When I emerged from treatment about eight months after the diagnosis there was much to regain in the way of balance in my life, although I did not yet understand that. I discovered that the world of surviving cancer is as fraught with metaphorical war making as the active battles I had to endure in treatment. While I attended a conference on cancer survivorship and several Lance Armstrong Foundation events, I still felt resistant to becoming too involved with the "Livestrong Army" and accepting congratulations for beating cancer. Although I was mad at the lost time, money, physicality, as well as other setbacks, and I wanted to see changes in policy with regards to cancer survivorship, I no longer wanted war to be my major metaphorical sense making strategy. Instead, I turned to a practice of incorporating balance back into my life.

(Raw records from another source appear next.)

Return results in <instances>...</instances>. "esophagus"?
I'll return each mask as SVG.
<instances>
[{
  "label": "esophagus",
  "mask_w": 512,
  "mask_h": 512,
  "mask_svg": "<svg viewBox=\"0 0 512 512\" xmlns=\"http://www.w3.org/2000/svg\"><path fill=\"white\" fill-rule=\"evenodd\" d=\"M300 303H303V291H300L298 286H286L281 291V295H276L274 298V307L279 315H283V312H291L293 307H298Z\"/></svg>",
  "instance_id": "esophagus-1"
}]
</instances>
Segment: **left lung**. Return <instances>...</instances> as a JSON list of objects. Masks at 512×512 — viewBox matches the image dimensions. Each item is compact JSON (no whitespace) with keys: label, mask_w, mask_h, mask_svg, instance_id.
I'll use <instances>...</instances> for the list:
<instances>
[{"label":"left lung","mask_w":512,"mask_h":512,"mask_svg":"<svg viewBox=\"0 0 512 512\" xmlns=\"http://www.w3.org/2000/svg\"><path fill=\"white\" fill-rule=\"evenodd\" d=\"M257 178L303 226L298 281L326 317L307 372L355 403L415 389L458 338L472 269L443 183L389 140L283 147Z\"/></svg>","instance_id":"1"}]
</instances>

It started by going to a Bikram yoga class almost everyday for two weeks while visiting a friend in Denver, CO that fall after treatment and it continued that winter when I decided I would put in over 100 days on my skis. While I continued practicing yoga at home, skiing brought a dynamic aspect to the practice of balance. I had to stay in balance while moving sometimes at great speed under difficult conditions. After the ski season ended I began traipsing around the forest and getting in tune with the balance of nature. With each new season I seek out ways to enhance my balance practice by riding my bike, or learning about the ocean for example.

Throughout this past summer and now as fall rains down on us fast and furiously up here in the northern temperate rainforest, I go to yoga class regularly, usually two or three times a week. Since Bikram is not taught here, I now study Ashtanga. Each class brings me a deeper sense of balance, strength and freedom from the chaos that war leaves in its path. I find new connections with my core and breath that I look forward to exploring when I once again click into my skis this winter. I also believe that my balance practices inform my thinking as to how we should proceed as cancer survivors. If we are inspire and move towards real change in how we deal with cancer then moving while in balance seems so much more sustainable than trying to sustain another 35 years of warring with ourselves, our government and the medical community.